● **Document text**:
■ ■ ■ ■ ■
Monday 13 May 2019

Manchester United's 2018-19: Reflections on a season in the Red

So another season comes to a sticky and unsavoury end. For us United fans, it has been another unpalatable one and could yet get worse if a certain other side in red end up with the greatest prize of all next month. City winning the league ahead of the Scousers is the smallest crumb of comfort but hardly a cause for celebration.
We haven't even got the pull of a major tournament - World Cup or a Euros - to help numb the pain amidst the wreckage of a car crash campaign that leaves us, again, stuck in the mud and wallowing in treacle at every turn.

 The dye was cast from day one when Jose Mourinho knocked on Ed Woodward's door with a list of five players, including at least top class centre-backs, on his shopping list. He ended up with a 35-year-old Stoke reject, a 19 year old kid from Portugal and £52m Brazilian you got the feeling he never even wanted. From that moment on, it was the beginning of the end - both for the manager and his players. Mourinho, justifiably so, had his critics, but he was the latest in a long line of United bosses to be let down by his board. He said upon his departure that finishing second with this side was the greatest achievement of his long, decorated and illustrious career but you know what, maybe, just maybe, he was right all along. We went into this season with no expectations and that's likely to be the case again in 2019/20.

This term will be instantly forgettable - with the storm clouds of seven soporific months only briefly punctuated by the longest managerial honeymoon in history. For 16 unforgettable games, United were unstoppable - off came the shackles as players, fans and pundits alike were thrown back to the romance of our halycon days of yesteryear as United could not stop winning with a series of performances that were as stunning and as swashbuckling as the next. The ghosts of the moribund Mourinho were laid to rest with his very anthithesis - a club legend by the name of Ole plucked from the Norwegian backwaters - at the wheel in spectacular style. He had us enthralled by the best run of form for many a year.  It could not last and sadly it didn't. How a team can go from the zenith of one of the best nights in our history in Paris to picking up two points from a possible 15 in the space of only 68 days is beyond me.
■ ■ ■ ■ ■
● **Recorded data**:
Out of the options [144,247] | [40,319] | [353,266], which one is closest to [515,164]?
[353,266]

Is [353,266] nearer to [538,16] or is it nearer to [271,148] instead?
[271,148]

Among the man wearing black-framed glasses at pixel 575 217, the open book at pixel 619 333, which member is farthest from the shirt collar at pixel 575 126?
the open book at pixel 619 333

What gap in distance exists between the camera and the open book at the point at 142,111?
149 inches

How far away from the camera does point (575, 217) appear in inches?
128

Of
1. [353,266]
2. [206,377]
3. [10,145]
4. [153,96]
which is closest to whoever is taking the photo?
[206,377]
■ ■ ■ ■ ■
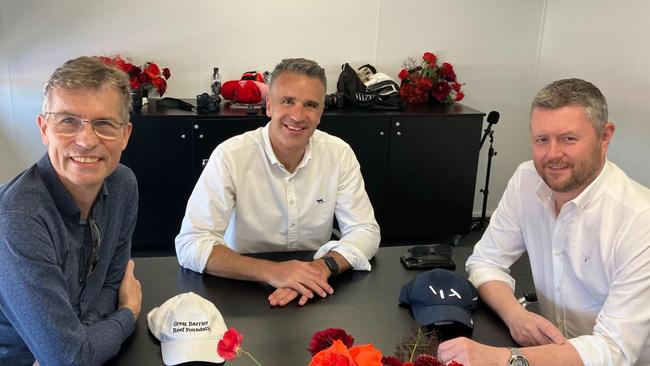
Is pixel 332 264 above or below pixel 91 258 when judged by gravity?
■ ■ ■ ■ ■
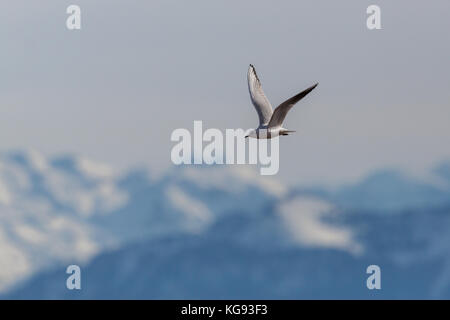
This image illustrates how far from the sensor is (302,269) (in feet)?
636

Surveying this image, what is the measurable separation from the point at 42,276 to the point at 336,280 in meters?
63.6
■ ■ ■ ■ ■
● **What you have to do**: Continue the reflection on Manchester United's 2018-19 season from where it stops.

● **Response to the exercise**:
Having to witness what many will look back upon as the best title race in the history of the Premier League - one contested between the two teams we hate the most - it was almost as if the football deities joined in with the universal mocking of the mess that our club has become. We finished sixth on 66 points, an eye-popping 32 points behind City. Two seasons ago, we finished in the same position and three points better off but with the caveat of winning the Europa League and getting back into the European elite albeit via the back door. This time around, the Champions League campaign offered hope, with excellent wins against Juventus and the history making away goals progress against PSG. We perhaps got further than many expected, only to fall short against the same Barcelona side who were on the receiving end of Liverpool's climb off the canvas Mission Impossible.

Who's going to be our director of football? Which players are going? Who's coming in? Have the board got a strategy and a plan to take us forward? What about the transfer kitty? What about the tour and the Europa League? Where does all of this leave United? For what feels like the umpteenth time, there's more questions than answers and no one to provide them.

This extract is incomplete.